[MATERIAL FOR THIS EXERCISE — start]

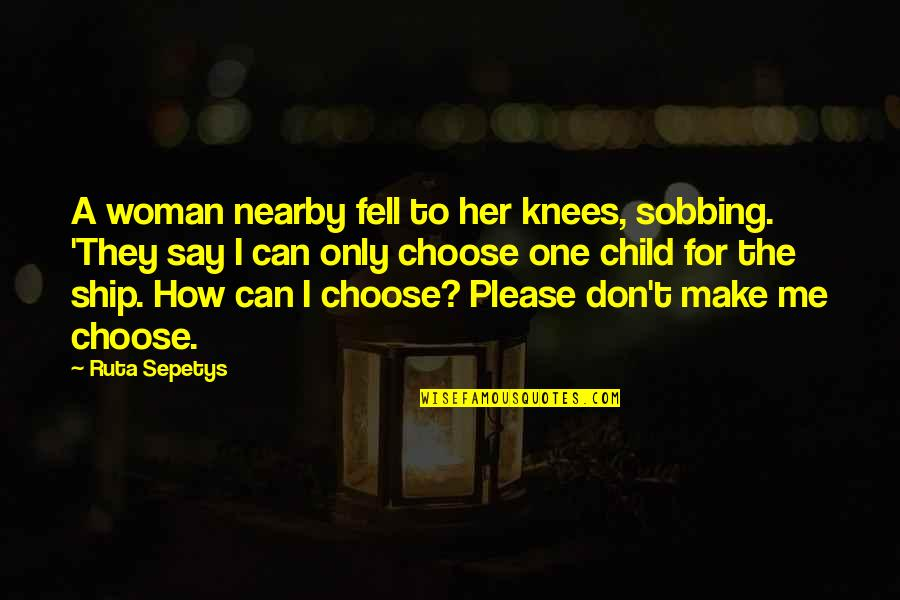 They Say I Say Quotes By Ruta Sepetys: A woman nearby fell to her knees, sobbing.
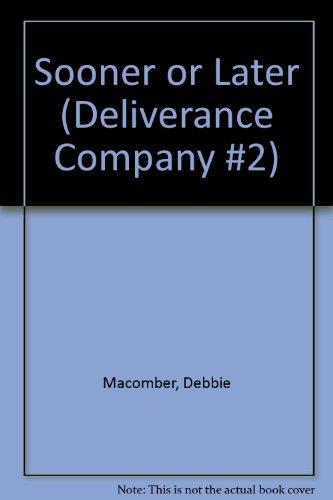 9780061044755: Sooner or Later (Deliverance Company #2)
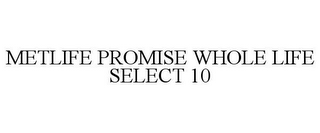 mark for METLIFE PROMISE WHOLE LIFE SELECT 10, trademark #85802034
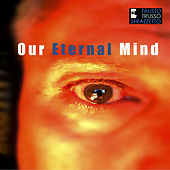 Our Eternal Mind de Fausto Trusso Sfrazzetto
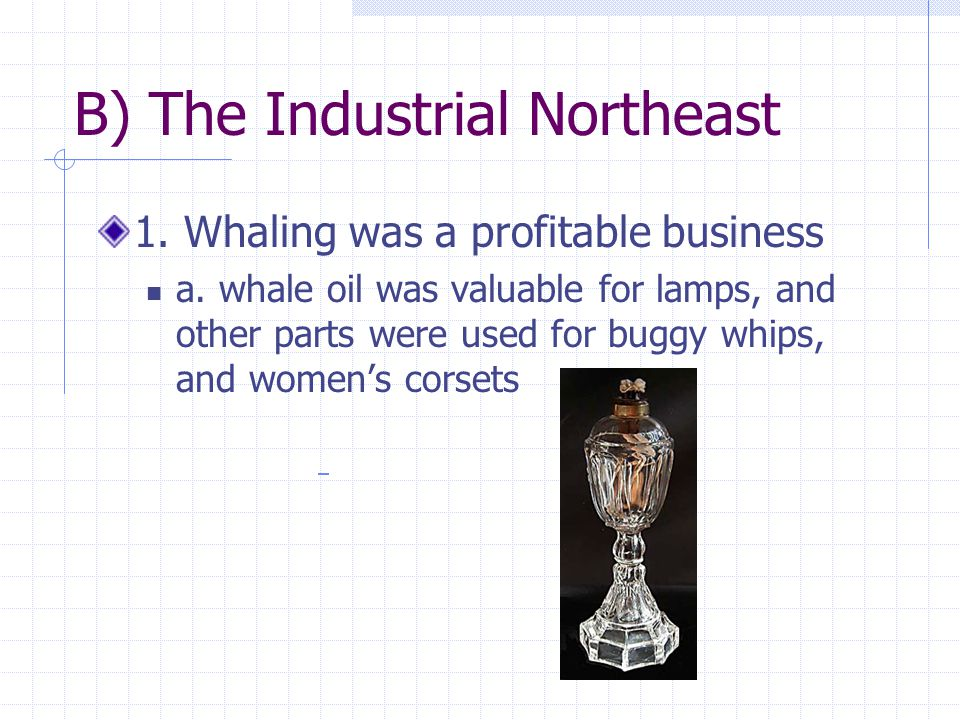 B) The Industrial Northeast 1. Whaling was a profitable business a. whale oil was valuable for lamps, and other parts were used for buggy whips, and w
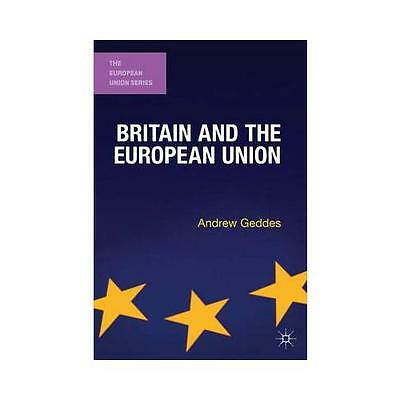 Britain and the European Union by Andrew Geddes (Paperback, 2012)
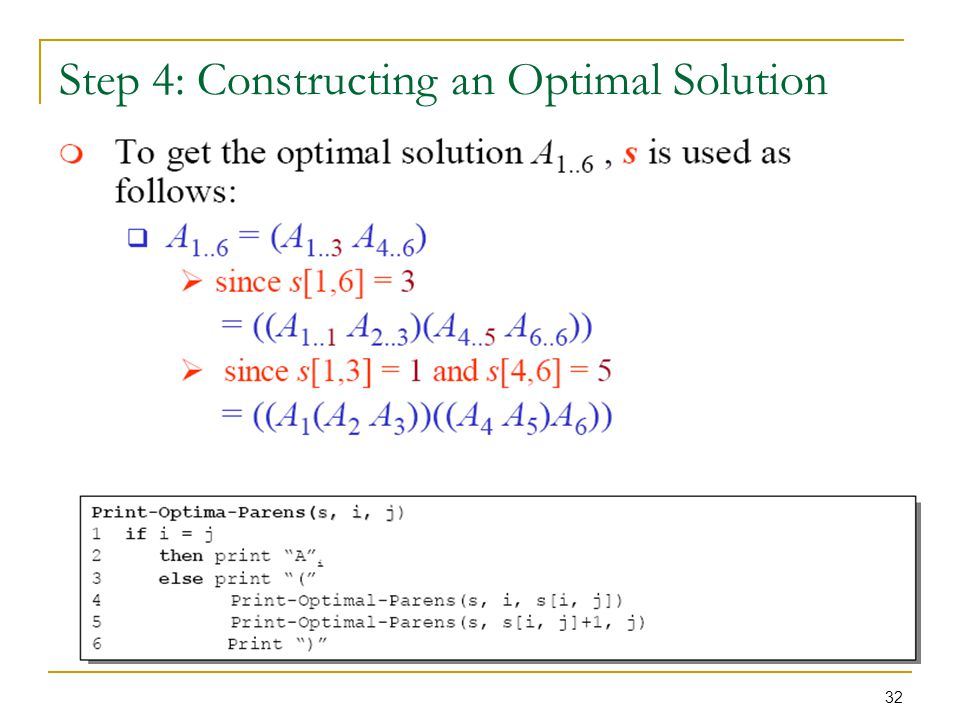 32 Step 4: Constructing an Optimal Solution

[MATERIAL FOR THIS EXERCISE — finish]
[MATERIAL FOR THIS EXERCISE — start]

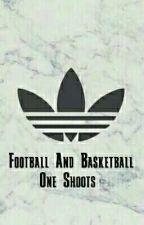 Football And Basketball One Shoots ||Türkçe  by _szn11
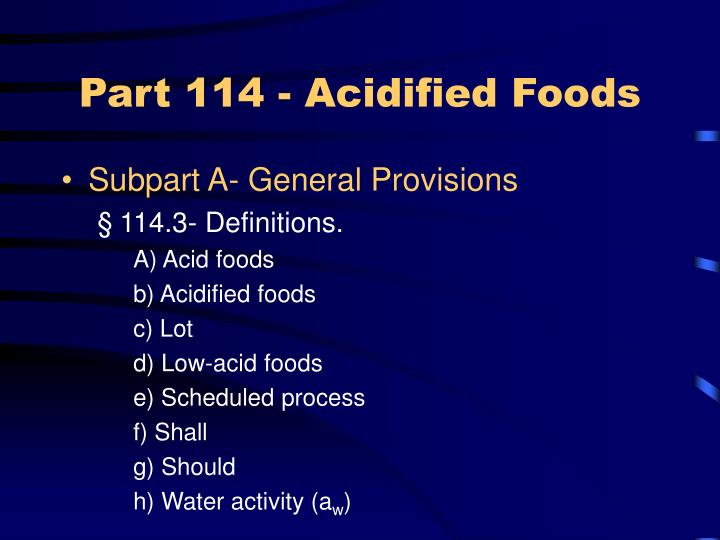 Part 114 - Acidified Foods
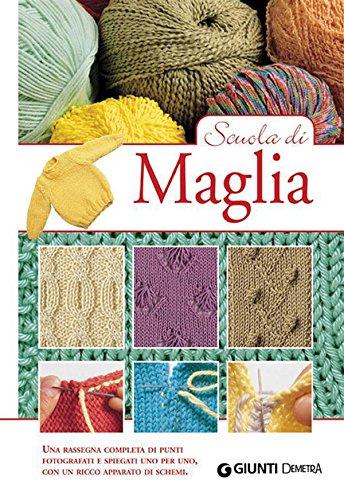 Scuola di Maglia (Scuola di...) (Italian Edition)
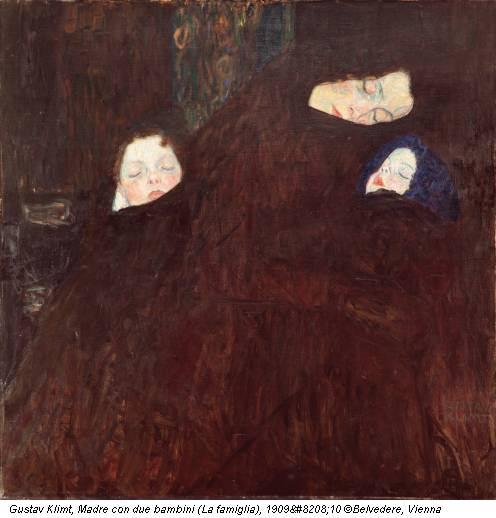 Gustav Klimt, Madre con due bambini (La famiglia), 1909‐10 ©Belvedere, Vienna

[MATERIAL FOR THIS EXERCISE — finish]

## ASSIGNED TASK
Print nothing except the lines above from the one containing "They Say I Say" down to the one containing "32 Step 4: Constructing an Optimal Solution", both included, exactly as written and free of pictures.

## SOLUTION FOR THIS TASK
 They Say I Say Quotes By Ruta Sepetys: A woman nearby fell to her knees, sobbing.
 9780061044755: Sooner or Later (Deliverance Company #2)
 mark for METLIFE PROMISE WHOLE LIFE SELECT 10, trademark #85802034
 Our Eternal Mind de Fausto Trusso Sfrazzetto
 B) The Industrial Northeast 1. Whaling was a profitable business a. whale oil was valuable for lamps, and other parts were used for buggy whips, and w
 Britain and the European Union by Andrew Geddes (Paperback, 2012)
 32 Step 4: Constructing an Optimal Solution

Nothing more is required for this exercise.